Desde os primórdios algumas religiões exercem um papel doutrinador sobre os corpos das mulheres, interferindo, por via da influência sobre o Estado, nas liberdades de escolha da mulher. Exemplo disso é a dificuldade no avanço de pautas feministas, como a legalização do aborto, nas legislações mundo afora.

Países historicamente ligados à Igreja Católica, como a Polônia, têm maior dificuldade de permitir o aborto, em qualquer circunstância, em razão da forte influência religiosa no Estado. No Brasil, em tese, um país laico, seguimos alinhados com políticas de países ultra conservadores em relação aos direitos reprodutivos das mulheres, como Irã, Afeganistão e Síria.

O avanço de pautas conservadoras no governo está intimamente ligado ao crescimento da bancada religiosa e à ausência de representatividade feminina no Congresso.

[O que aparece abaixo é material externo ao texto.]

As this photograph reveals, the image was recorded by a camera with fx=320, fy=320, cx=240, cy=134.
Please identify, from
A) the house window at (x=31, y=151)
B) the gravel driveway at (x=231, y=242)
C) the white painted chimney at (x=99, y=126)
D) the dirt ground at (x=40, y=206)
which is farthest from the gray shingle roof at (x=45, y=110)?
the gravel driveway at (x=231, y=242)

Estamos falando de uma maioria esmagadora de mais de 80% de cadeiras ocupadas por homens ultra conservadores, legislando sobre os corpos das mulheres.

Diferentemente do que propagam os mal intencionados de plantão, a luta por direitos das mulheres é, antes de tudo, uma luta por direitos humanos. É sobre o livre exercício da sexualidade e da reprodução, sem interferência do Estado, com exceção para assegurar o acesso à informações e meios de satisfação de tais direitos, ou seja, políticas públicas que visem a efetivação dos direitos das mulheres.

Outro alvo constante de ataques da bancada religiosa é a implementação de educação sexual para crianças e adolescentes. Em um país que, a cada hora, três crianças ou adolescentes são abusados sexualmente, sendo meninas as principais vítimas, se faz urgente o diálogo sobre sexualidade nas escolas e em casa, respeitando, por óbvio, a abordagem apropriada para cada faixa etária.

Estamos falando de milhares de crianças e adolescentes vítimas de situações de abuso que poderiam ser evitados, caso o país adotasse políticas públicas mais efetivas de prevenção ao abuso e à exploração infantil, e abandonasse dogmas religiosos que só contribuem para o estado de vulnerabilidade dessas crianças e adolescentes.

Só mesmo nessa sociedade distópica em que vivemos, uma menina de apenas 10 anos, vítima de abuso sexual, é, não apenas, ameaçada por interromper uma gestação provocada por reiterados abusos ao longo de 4 anos, como acusada de ser conivente com um ato tão vil como este.

A experiência social e política de ser mulher em um país que é condescendente com a cultura do estupro, por si só, deveria ter atenção prioritária no campo dos direitos humanos, sem desconsiderar, claro, os diferentes recortes que as atravessam, como raça, classe, orientação sexual
e identidade de gênero.

Qualquer mulher vítima de violência sexual necessita, no mínimo, da empatia de todos para com o trauma que carregará consigo pelo resto da vida. Agora imagine uma criança.